Horses To Follow » Honest John

Honest John

Honest John put up a good performance to win a two-and-a-half-mile handicap hurdle at Southwell on Tuesday. After winning the battle with Echo Point for the early lead, he settled into a nice rhythm for Andrew Glassonbury. Kicking clear at the fourth last, he soon had the race put to bed, and a mistake at the second last was the only real worry that his supporters had from that point on.

Steve Gollings’s gelding shaped like a real stayer last season as a novice, putting up his best performance when he beat Gee Dee Nen in a three-and-a-quarter-mile hurdle at Catterick in January 2009, but he was disappointing thereafter, albeit when highly tried in races like the Sefton Hurdle at Aintree and the Long Distance Hurdle at Haydock on Swinton Hurdle day. He hadn’t shaped with a great deal of promise this season either before Tuesday, getting well beaten at Market Rasen in November and then looking well beaten also in Sir Harry Ormesher’s void race at Doncaster in December on his previous start. This was much more like it. It was his first run in 73 days, and his first win since that win at Catterick over a year ago.

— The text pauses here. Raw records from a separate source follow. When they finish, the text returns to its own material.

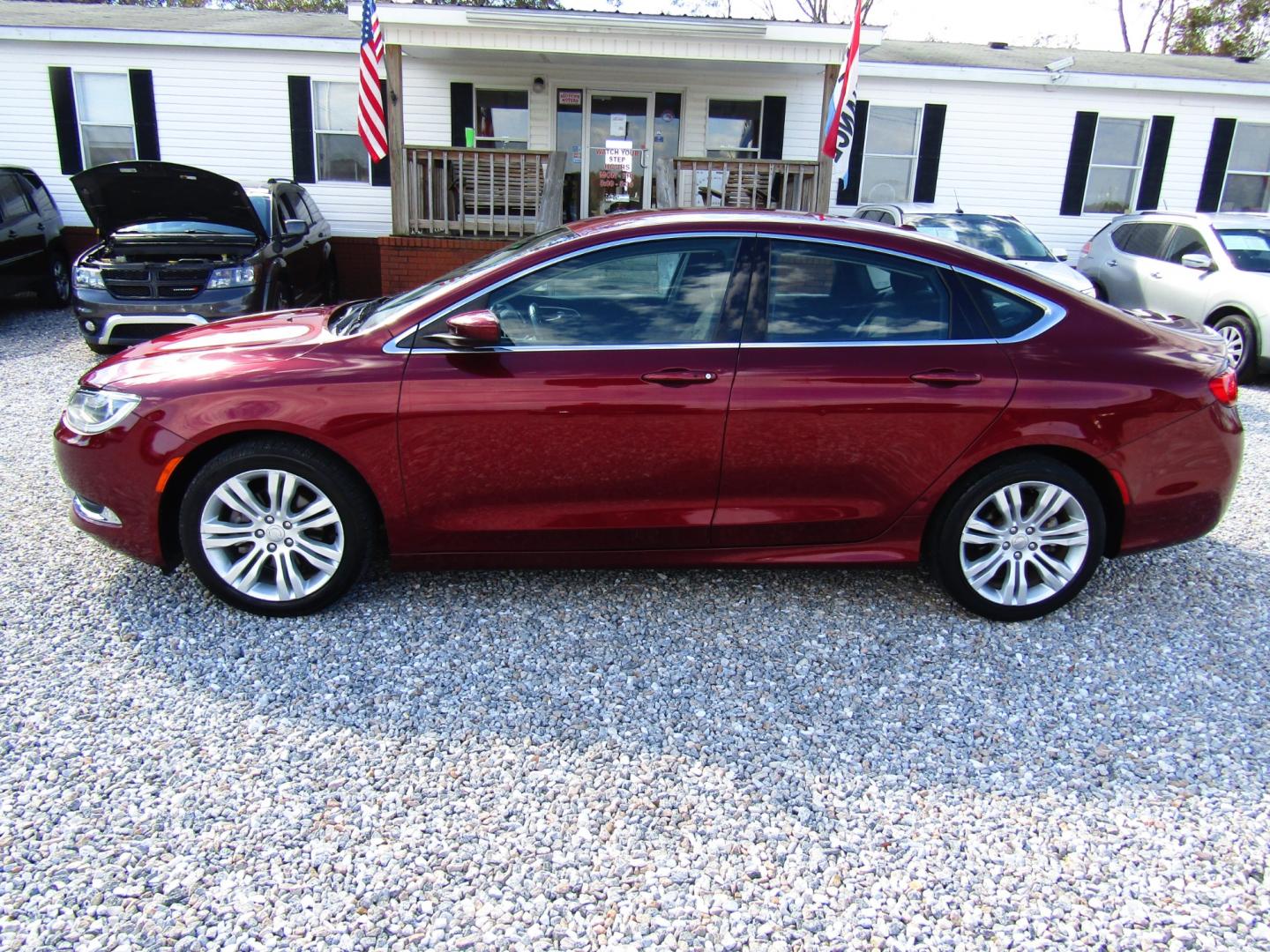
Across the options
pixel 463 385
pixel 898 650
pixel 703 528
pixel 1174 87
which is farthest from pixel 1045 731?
pixel 1174 87

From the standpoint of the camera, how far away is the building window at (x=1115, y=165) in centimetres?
1379

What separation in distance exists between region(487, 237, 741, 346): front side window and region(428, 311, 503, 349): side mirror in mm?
112

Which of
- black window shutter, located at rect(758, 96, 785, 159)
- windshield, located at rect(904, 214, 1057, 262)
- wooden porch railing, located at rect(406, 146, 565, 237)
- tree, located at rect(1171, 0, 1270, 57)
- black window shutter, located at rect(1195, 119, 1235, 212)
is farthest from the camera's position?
tree, located at rect(1171, 0, 1270, 57)

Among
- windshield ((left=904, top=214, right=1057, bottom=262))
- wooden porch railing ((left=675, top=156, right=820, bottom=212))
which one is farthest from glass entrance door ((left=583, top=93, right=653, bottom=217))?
windshield ((left=904, top=214, right=1057, bottom=262))

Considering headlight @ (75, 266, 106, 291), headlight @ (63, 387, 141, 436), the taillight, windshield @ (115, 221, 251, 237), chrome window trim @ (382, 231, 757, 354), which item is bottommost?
headlight @ (75, 266, 106, 291)

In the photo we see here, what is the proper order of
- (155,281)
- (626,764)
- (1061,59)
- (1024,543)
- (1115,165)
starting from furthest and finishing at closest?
(1115,165), (1061,59), (155,281), (1024,543), (626,764)

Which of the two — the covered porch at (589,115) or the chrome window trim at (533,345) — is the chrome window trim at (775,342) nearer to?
the chrome window trim at (533,345)

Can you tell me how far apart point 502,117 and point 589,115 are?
1232 millimetres

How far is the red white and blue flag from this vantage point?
9703 mm

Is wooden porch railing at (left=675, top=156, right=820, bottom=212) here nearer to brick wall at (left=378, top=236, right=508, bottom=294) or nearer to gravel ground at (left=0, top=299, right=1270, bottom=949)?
brick wall at (left=378, top=236, right=508, bottom=294)

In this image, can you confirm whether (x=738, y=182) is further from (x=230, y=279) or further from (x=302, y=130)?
(x=302, y=130)

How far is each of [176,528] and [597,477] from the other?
5.50ft

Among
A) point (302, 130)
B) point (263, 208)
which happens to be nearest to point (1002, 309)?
→ point (263, 208)

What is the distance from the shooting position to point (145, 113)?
1245cm
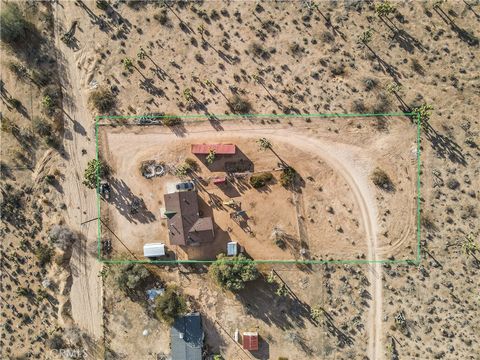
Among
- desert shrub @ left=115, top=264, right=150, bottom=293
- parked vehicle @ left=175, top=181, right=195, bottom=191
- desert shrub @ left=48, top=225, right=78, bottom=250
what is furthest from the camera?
desert shrub @ left=48, top=225, right=78, bottom=250

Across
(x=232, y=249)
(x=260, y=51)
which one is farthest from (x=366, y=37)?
(x=232, y=249)

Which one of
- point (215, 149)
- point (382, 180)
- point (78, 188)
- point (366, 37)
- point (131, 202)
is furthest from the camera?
point (78, 188)

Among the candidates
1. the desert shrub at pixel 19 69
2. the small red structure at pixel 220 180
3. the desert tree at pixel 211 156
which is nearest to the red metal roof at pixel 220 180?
the small red structure at pixel 220 180

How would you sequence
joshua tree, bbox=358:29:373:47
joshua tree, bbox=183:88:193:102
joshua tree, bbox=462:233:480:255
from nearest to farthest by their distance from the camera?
joshua tree, bbox=462:233:480:255
joshua tree, bbox=358:29:373:47
joshua tree, bbox=183:88:193:102

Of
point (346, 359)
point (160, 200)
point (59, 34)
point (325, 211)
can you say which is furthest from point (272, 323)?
point (59, 34)

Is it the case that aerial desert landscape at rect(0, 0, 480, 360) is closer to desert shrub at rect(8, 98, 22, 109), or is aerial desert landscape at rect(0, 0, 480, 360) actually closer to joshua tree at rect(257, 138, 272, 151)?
desert shrub at rect(8, 98, 22, 109)

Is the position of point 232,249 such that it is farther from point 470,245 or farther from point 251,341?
point 470,245

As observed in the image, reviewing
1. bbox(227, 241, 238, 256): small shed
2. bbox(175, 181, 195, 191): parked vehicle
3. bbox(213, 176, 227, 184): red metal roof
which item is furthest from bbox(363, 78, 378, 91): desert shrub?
bbox(227, 241, 238, 256): small shed
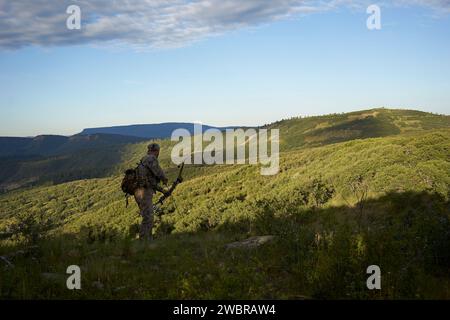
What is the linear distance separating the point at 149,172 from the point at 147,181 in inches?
9.0

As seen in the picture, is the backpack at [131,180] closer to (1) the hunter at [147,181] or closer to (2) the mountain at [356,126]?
(1) the hunter at [147,181]

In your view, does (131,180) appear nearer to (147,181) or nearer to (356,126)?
(147,181)

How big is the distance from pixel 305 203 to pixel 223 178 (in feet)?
73.3

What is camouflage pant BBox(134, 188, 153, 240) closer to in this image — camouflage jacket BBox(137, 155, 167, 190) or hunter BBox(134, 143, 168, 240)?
hunter BBox(134, 143, 168, 240)

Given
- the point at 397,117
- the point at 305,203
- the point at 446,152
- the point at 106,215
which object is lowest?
the point at 106,215

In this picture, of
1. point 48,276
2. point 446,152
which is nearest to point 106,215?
point 446,152

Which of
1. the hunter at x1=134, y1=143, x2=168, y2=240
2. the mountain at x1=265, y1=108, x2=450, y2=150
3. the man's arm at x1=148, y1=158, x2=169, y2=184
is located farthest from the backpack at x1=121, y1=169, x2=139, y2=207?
the mountain at x1=265, y1=108, x2=450, y2=150

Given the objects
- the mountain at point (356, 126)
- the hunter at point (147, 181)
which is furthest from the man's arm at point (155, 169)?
the mountain at point (356, 126)

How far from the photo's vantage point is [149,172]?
9.77m

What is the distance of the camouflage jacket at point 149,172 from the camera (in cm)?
964

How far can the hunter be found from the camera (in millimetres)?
9664

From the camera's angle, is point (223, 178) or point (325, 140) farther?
point (325, 140)
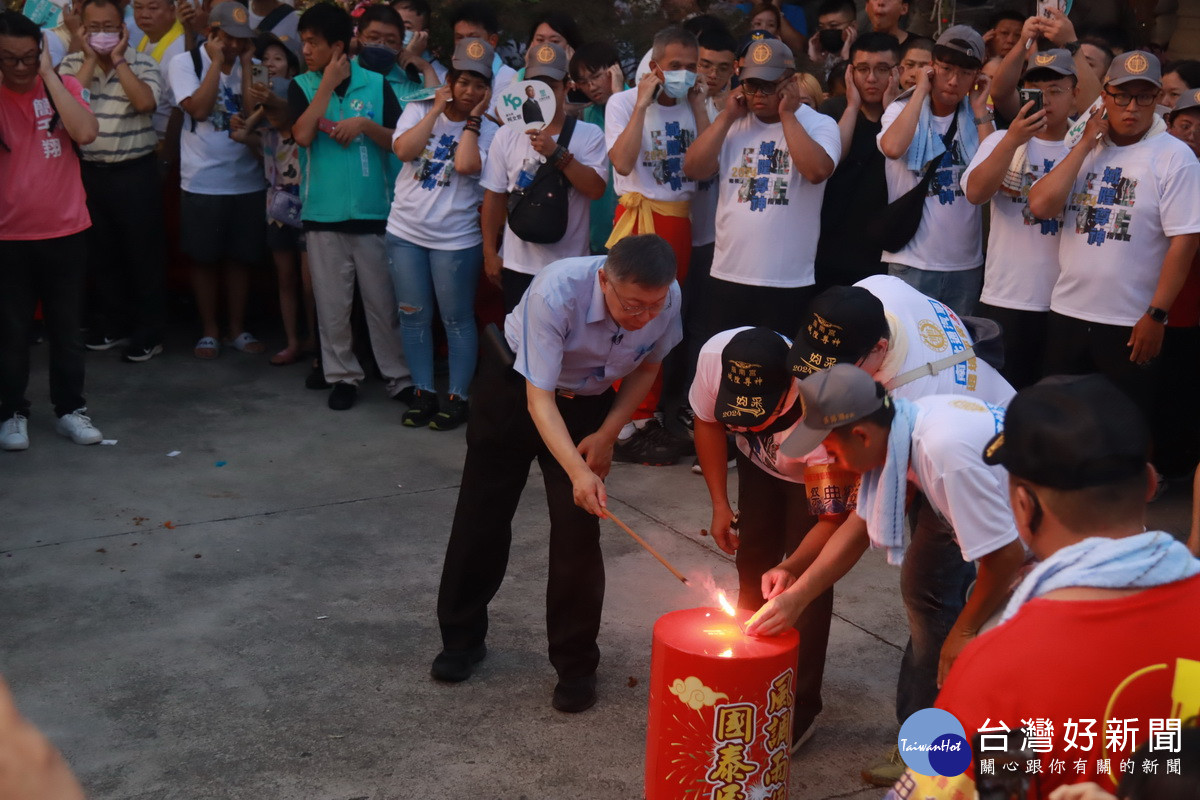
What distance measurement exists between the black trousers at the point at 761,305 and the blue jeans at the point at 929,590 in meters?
2.29

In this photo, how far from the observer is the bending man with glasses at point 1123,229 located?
4.96 meters

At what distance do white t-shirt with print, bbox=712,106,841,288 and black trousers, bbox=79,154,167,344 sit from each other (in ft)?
12.0

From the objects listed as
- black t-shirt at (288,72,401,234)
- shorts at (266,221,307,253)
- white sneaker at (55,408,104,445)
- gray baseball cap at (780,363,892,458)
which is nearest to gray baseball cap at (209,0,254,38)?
black t-shirt at (288,72,401,234)

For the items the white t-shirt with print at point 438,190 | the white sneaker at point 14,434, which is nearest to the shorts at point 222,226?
the white t-shirt with print at point 438,190

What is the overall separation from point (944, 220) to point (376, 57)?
3.35 meters

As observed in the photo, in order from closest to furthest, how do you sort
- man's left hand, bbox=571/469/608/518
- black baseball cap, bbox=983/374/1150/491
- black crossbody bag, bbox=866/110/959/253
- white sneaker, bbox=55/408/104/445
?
black baseball cap, bbox=983/374/1150/491
man's left hand, bbox=571/469/608/518
black crossbody bag, bbox=866/110/959/253
white sneaker, bbox=55/408/104/445

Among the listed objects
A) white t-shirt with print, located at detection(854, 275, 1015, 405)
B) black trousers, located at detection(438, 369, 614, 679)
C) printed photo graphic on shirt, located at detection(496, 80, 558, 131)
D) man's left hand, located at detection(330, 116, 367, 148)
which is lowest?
black trousers, located at detection(438, 369, 614, 679)

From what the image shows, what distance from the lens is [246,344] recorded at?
7887mm

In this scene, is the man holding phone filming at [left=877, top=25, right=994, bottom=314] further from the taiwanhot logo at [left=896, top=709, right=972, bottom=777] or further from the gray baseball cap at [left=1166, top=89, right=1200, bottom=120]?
the taiwanhot logo at [left=896, top=709, right=972, bottom=777]

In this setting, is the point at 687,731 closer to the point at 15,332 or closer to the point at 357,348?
the point at 15,332

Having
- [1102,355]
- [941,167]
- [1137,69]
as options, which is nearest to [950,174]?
[941,167]

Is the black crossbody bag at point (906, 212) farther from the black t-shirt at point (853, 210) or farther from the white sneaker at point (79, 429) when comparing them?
the white sneaker at point (79, 429)

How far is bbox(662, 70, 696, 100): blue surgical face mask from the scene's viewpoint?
584 cm

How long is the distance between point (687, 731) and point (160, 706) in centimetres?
181
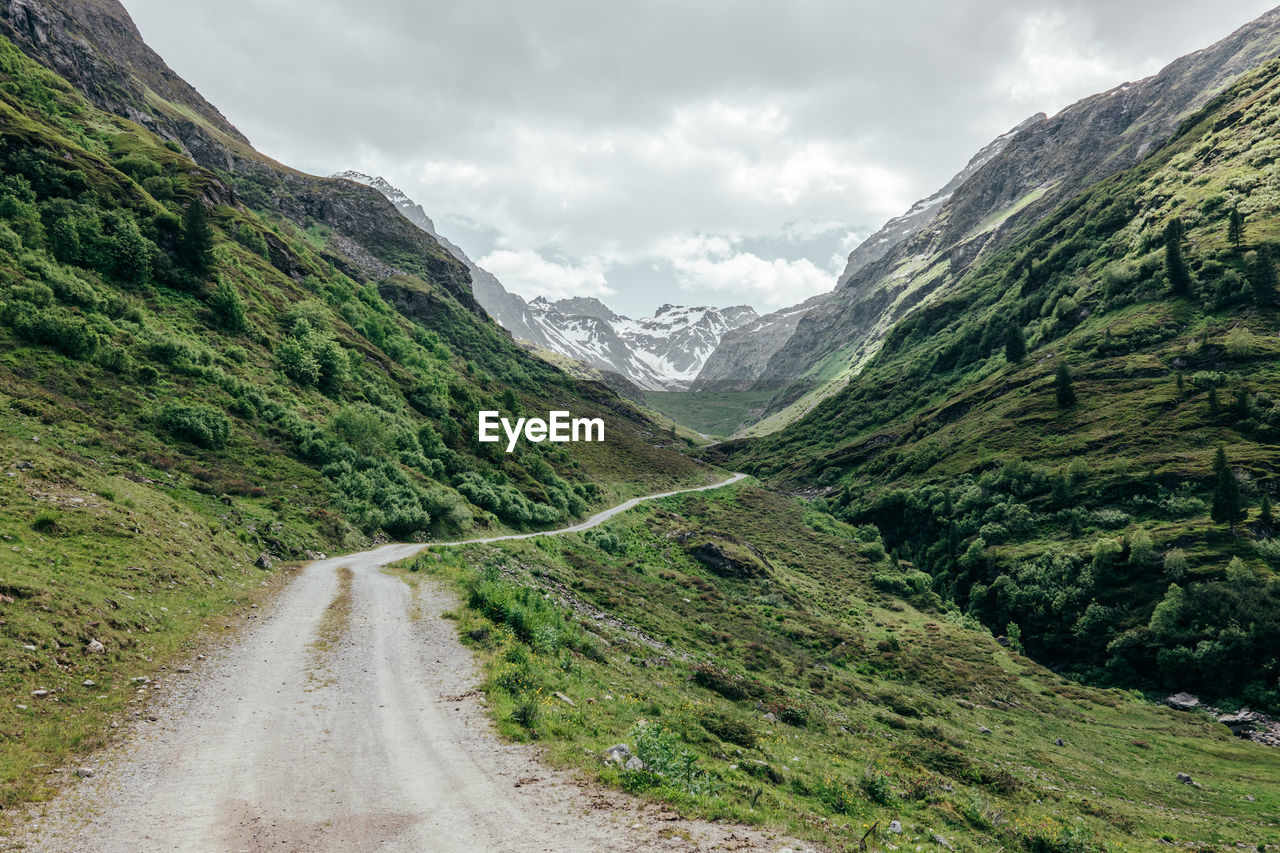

Surprisingly, Honest John is still only six and is relatively lightly-raced, having run just nine times over hurdles to date. This was a huge step up on anything that he had done for a year, and he is interesting again now. His trainer says that he is probably more effective over this trip than he is over three miles, that he has pace, and that may well be the case, as long as he is ridden aggressively like this. He has the two-and-a-half-mile handicap at Aintree in mind for him now, and that makes a lot of sense, Southwell is a left-handed flat track like Aintree and, probably more importantly, Honest John won the Aintree Bumper in 2008 when trained by Tom Tate, when he had the likes of Cape Tribulation and Copper Bleu behind him. He is sure to go up a fair bit from his current mark of 122, but he is potentially a high class individual and he should be able to cope with a decent hike.